§ **Vorgegebener Text**:
▬▬▬
Zum Ausgleich durfte ich mich aber auch über gute Zeugnisse freuen; und konnte wieder einige neue, sehr vielversprechende Schüler/innen in unser Förderprogramm aufnehmen. (Der eine ist als Klassenbester sogar von den Gebühren befreit!)

Medizinisches:
Gleich zu Beginn lernte ich einen etwa Zehnjährigen mit schweren (alten) Verbrennungen und einer dadurch verkrüppelten Hand kennen. Die Chancen, diese Hand durch eine Operation zu verbessern, sind sehr gut. Durch meine guten Beziehungen gelang es mir, innerhalb nur einer Woche einen Operationstermin beim Plastischen Chirurgen zu bekommen. - Und dann verschwand der Junge, weil er sich mit anderen gestritten hatte und immer geneckt wurde! (Vermutlich ist er in der Gegend von Pokhara in sein Heimatdorf gegangen. Wenn er irgendwann wieder in Kathmandu auftaucht, werde ich ihn operieren lassen.)
Der inzwischen wohl etwa sechzehnjährige Rajkumar Maharjan* hatte sich nicht getraut, im Frühjahr nach meiner Abreise die endgültige Untersuchung seiner Beine machen zu lassen. So ließ ich ihm also jetzt unter örtlicher Betäubung ein Stück Muskel aus dem Oberschenkel operieren, das untersucht wurde. Nun steht also endgültig fest, daß er Muskel-Dystrophie hat, eine unheilbare Krankheit, durch die die Beine immer schwächer werden. - Doch nach 2 Monaten Vitamintabletten und täglichen Übungen sagen seine Freunde mir, daß er schon viel besser läuft und wesentlich seltener hinfällt.
- Und nun habe ich seit Anfang November ein etwa zehnjähriges Straßenkind mit vermutlich der selben Krankheit. Die Untersuchungen sind noch nicht abgeschlossen; aber aller-höchstwahrscheinlich werde ich für ihn bald einen Heimplatz und früher oder später einen Rollstuhl brauchen.
Zwei Kinder brachen sich das Schienbein; einer den Unterarm. - Mit wie vielen Kindern ich wegen Magenschmerzen, Durchfall, Husten und anderen "Routine-Krankheiten" zum Arzt ging, will ich gar nicht nachzählen. (Obwohl natürlich jede/r einzelne in der Abrechnung steht und jedes Medikament in der Akte des jeweiligen Kindes vermerkt ist.)
Bei drei kleinen Operationen ließ ich Dipak* endlich die "Warze" (?) von der Unterlippe entfernen; Hire* ein dickes Hühnerauge vom Fuß; und Kumar* den kleinen Hautlappen von der Schläfe. (Eine Wucherung auf einer alten Narbe.) Zwei Kindern kaufte ich nach den entsprechenden Untersuchungen eine Brille.
▬▬▬
§ **Aufgaben**:
**1.** Warum verschwand laut dem Bericht der etwa zehnjährige Junge mit der verbrannten Hand, nachdem ein Operationstermin vereinbart war? Antworten Sie in ein bis drei Sätzen.
**2.** Nennen Sie alle Kinder, denen laut dem Bericht bei den drei kleinen Operationen etwas entfernt wurde, jeweils mit dem, was entfernt wurde.
Die Zeilen werden zum Lösen der Aufgaben nicht benötigt.

§ **Datenauszüge**:
▬▬▬
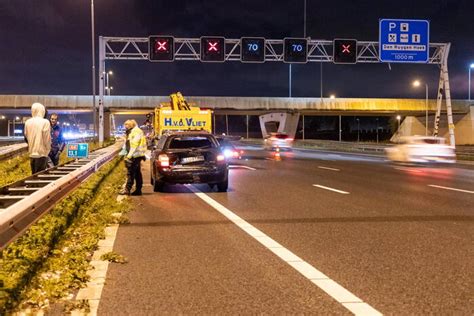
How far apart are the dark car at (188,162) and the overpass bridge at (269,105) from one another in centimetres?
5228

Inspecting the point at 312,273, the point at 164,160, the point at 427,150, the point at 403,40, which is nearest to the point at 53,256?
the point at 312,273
▬▬▬
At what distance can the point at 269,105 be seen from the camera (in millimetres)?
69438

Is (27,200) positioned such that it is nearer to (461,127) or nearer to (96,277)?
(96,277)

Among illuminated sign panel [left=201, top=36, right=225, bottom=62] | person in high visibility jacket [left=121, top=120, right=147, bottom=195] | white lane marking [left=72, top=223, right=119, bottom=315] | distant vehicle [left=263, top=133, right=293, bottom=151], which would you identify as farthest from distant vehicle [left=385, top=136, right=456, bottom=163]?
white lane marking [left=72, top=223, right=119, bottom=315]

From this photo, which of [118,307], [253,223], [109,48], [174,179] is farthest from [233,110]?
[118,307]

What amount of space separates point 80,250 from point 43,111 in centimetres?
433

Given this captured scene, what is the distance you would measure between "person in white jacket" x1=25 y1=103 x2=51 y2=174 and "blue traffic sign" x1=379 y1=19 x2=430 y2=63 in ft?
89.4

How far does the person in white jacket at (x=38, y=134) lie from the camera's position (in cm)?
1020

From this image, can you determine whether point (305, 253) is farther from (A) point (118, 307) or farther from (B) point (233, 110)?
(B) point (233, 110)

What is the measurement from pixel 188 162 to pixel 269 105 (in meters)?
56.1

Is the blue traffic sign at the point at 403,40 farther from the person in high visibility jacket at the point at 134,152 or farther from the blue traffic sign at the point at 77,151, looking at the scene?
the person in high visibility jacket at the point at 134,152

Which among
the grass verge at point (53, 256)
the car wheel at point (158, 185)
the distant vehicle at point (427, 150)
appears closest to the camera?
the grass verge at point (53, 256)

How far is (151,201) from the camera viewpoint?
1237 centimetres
▬▬▬
§ **Lösungen**:
**1.** Der Junge verschwand, weil er sich mit anderen gestritten hatte und immer geneckt wurde.

**2.**
- Dipak: die "Warze" von der Unterlippe
- Hire: ein dickes Hühnerauge vom Fuß
- Kumar: der kleine Hautlappen von der Schläfe